Pada saat yang sama, kami melihat wujud dari prinsip Palemahan dalam selarasnya lahan pertanian tersebut dengan alam di sekitarnya. Berbagai hasil budidaya petani, seperti stroberi, buncis, lobak, bawang, dan selada, berpadu-padan dengan hutan alami di perbukitan dan udara segar yang jarang kita temukan di perkotaan. Manisnya stroberi yang kami petik langsung dari ladang membuat kami bersyukur dalam hati akan nikmatnya karya petani yang selaras dengan alam.

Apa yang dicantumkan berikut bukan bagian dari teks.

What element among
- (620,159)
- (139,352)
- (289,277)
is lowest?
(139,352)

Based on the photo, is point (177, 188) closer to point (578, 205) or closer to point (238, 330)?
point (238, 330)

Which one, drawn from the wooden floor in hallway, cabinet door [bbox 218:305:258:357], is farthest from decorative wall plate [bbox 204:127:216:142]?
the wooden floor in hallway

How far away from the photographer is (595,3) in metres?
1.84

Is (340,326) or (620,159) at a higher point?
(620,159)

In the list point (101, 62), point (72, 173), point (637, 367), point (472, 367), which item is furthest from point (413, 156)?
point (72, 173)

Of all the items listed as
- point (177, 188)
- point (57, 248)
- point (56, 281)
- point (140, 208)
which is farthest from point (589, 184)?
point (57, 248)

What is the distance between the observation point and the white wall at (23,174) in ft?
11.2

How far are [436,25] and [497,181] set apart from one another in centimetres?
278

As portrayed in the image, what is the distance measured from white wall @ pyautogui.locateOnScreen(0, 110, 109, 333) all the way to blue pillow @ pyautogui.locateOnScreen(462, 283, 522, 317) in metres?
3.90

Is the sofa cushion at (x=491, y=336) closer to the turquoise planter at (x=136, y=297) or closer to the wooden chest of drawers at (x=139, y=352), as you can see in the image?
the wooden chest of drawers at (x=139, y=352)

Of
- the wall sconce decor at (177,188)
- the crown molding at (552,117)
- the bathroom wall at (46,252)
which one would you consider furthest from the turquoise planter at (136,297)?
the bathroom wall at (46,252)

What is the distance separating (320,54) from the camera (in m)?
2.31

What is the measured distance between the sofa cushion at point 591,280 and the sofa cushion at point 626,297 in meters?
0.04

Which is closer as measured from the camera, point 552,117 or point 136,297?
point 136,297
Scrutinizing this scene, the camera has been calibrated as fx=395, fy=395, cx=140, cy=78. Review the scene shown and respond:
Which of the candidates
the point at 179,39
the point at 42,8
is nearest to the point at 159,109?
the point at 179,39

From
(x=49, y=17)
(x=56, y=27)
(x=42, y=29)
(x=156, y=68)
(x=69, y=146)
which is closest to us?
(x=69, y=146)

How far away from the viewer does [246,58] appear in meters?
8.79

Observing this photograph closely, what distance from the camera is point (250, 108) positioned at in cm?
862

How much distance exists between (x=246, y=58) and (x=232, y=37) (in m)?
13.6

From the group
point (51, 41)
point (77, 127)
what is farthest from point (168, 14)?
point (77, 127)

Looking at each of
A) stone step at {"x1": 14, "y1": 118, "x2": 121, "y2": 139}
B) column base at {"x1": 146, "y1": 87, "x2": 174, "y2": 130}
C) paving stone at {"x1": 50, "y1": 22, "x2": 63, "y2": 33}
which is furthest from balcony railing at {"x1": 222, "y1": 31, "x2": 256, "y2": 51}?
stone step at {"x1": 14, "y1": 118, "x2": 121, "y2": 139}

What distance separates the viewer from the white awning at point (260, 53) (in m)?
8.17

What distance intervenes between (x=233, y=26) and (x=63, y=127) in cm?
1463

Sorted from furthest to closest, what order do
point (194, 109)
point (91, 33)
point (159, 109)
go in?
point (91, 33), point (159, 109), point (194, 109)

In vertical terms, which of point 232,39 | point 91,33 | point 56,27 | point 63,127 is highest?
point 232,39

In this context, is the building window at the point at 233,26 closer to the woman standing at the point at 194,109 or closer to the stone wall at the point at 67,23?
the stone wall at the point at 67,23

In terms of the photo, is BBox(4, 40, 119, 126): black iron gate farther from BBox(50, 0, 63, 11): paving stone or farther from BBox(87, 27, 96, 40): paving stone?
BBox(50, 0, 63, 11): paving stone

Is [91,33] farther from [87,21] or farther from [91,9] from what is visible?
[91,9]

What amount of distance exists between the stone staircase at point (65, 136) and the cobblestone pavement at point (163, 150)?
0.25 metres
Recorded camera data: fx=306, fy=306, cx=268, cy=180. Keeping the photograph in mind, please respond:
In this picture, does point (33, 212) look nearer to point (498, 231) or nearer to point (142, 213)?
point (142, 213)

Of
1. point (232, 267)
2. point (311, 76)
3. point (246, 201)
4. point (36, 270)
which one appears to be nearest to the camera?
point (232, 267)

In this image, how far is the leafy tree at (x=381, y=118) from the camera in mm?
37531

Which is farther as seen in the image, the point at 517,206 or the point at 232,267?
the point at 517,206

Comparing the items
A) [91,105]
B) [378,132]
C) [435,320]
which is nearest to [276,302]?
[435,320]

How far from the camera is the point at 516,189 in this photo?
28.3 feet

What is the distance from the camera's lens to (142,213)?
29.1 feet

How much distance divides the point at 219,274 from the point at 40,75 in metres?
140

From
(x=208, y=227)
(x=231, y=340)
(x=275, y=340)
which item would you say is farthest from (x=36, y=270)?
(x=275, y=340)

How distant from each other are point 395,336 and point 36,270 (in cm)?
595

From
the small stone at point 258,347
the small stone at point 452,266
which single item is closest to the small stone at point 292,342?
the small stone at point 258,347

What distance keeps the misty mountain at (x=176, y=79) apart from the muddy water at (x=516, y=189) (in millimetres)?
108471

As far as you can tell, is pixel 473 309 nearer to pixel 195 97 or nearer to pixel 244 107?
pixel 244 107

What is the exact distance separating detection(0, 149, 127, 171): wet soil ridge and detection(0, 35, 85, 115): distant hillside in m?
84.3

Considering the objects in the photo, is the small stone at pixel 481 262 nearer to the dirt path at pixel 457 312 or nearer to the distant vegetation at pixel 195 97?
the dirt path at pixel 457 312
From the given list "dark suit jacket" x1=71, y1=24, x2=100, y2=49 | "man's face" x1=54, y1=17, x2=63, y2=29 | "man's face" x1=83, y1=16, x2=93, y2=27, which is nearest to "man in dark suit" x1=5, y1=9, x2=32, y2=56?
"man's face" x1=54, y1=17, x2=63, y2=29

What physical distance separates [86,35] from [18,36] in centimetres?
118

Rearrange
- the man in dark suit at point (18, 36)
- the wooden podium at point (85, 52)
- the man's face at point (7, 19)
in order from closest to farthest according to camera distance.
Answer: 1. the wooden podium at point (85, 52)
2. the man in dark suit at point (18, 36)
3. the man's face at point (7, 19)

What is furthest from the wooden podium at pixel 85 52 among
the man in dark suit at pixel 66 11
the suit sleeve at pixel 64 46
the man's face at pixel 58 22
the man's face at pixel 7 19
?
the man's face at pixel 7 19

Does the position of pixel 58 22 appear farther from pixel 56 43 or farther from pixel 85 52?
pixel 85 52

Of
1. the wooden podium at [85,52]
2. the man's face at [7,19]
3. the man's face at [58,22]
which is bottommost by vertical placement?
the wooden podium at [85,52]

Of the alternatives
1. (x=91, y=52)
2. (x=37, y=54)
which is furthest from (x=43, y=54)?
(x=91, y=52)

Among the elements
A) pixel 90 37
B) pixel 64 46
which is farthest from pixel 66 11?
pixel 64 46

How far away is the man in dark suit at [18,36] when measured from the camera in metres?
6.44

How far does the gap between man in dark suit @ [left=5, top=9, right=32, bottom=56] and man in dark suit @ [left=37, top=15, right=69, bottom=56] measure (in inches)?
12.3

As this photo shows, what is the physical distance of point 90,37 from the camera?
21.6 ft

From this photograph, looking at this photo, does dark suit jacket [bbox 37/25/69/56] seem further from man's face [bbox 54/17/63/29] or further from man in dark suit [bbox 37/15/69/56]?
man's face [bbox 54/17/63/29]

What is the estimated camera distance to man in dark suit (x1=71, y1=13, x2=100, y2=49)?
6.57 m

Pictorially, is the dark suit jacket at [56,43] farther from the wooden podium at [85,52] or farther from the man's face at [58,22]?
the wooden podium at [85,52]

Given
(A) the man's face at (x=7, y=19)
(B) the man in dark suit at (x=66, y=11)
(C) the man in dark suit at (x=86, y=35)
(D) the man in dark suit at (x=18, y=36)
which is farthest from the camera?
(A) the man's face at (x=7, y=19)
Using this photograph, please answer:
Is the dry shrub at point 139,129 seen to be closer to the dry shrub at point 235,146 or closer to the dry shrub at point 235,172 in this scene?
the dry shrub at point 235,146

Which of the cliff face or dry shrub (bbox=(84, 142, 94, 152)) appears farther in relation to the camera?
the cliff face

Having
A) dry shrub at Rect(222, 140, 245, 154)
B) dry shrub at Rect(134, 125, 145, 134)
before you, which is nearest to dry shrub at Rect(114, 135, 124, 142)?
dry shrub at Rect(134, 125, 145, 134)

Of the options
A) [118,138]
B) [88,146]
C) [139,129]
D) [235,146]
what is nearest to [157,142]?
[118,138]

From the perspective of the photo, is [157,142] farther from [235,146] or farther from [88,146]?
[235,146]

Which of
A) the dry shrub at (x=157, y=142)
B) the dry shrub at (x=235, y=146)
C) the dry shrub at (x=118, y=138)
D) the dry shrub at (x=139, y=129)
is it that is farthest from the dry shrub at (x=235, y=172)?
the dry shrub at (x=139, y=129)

Setelah berkeliling di ladang, kami diundang melepas lelah di rumah keluarga Ibu Yuliati tak jauh dari situ. Beliau menghidangkan berbagai makanan ringan yang sangat membumi, seperti pisang rebus yang dipetik langsung dari ladang, salak gula pasir, jaje laklak, teh manis hangat dan kopi hitam. Kami menikmati istirahat kami sambil bercengkrama dengan keluarga Ibu Yuliati, menyadari bahwa inilah yang disebut sebagai Pawongan.

Baca juga: Keramahan yang Membius dari Pulau Beribu Pura
Mungkin kisah kebaikan Bali inilah yang juga memercikkan motivasi di benak para peserta yang bersemangat hadir di talk show TaniTalks meski hujan deras terus mengguyur semenjak acara dimulai hingga berakhir di senja hari. Kendati pada 30 Januari 2020 itu adalah kali pertama kami mengadakan TaniTalks di Bali, 170 orang antusias hadir mendengarkan bagaimana pertanian Bali dapat berperan dalam mendukung pariwisata di pulau tersebut.

Kami melihat cerita-cerita kebaikan Bali tersebut tidak akan pernah habis; bahkan akan selalu bertambah seiring dengan semangat kami untuk merangkul sebanyak mungkin petani dan pelaku usaha mikro, kecil, dan menengah (UMKM) di pulau ini. Kami ingin mendengar kisah-kisah seperti Ibu Yuliati lainnya melalui kehadiran kami di Bali.
Sebab, bagi kami, kebaikan Bali terlalu berharga untuk dilewatkan, dan terlalu manis untuk dilupakan.
Om, shanti, shanti, shanti, om.
Semoga damai atas karunia Hyang Widhi.